Mr. Jaeger, or anyone, I'm not familiar with a lens test projector - can they project through a wide variety of lenses regardless of the lens mount, or is the test projector restricted to testing lenses of a particular mount or for which it has the appropriate adapter. Thank you.
A typical lens test projector has interchangeable mounts, mine for example came with 6 different mounts, and I've custom made more. Or you can adapt the lens itself to a more common mount, though then you can introduce errors. They are a professional tool for lens technicians and rental houses, and can cost around $20,000 new.

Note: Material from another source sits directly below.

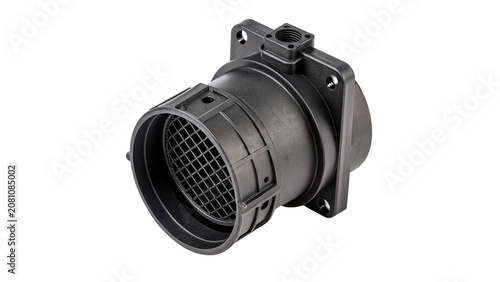 Tableau sur toile Car plastic air intake flow sensor housing component isolated on a transparent b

They are essential when we work on everything from student lenses to the optics used on feature films.
I mentioned it simply because it is the best way to quickly analyse a lens, it will tell you everything from back-focus setting, to optical aberrations, to whether internal elements are fogged, to mechanical issues.
But when it comes to vintage optics like that Angenieux zoom, which you can assume will be lower in contrast and less sharp than a modern lens, I wouldn't worry too much about inspecting the glass. As I said before, fine scratches, dust, and other blemishes won't show up, they'll just make it slightly more low-con than it already is, and very few vintage lenses are without fine scratches, dust or blemishes. I'd avoid a lens with fungus (spidery lines) or big chips or deep scratches or corrosion, but otherwise just see how it performs. Outside of having a technician check it on projection, or shooting a test, that's all you can really do.
The important thing with a zoom is the back-focus setting, or distance from rear element to film plane/sensor. This needs to be exactly set so that the lens stays in focus as you zoom from long to wide. If you find the lens drifting out of focus as you zoom out, this is what most likely needs to be adjusted, and should take a lens tech no more than an hour to do, maybe only 15 minutes for some zooms. (Don't focus at the wide end and expect it to stay sharp as you zoom in, you need to focus at the long end where it's more critical and then zoom out.)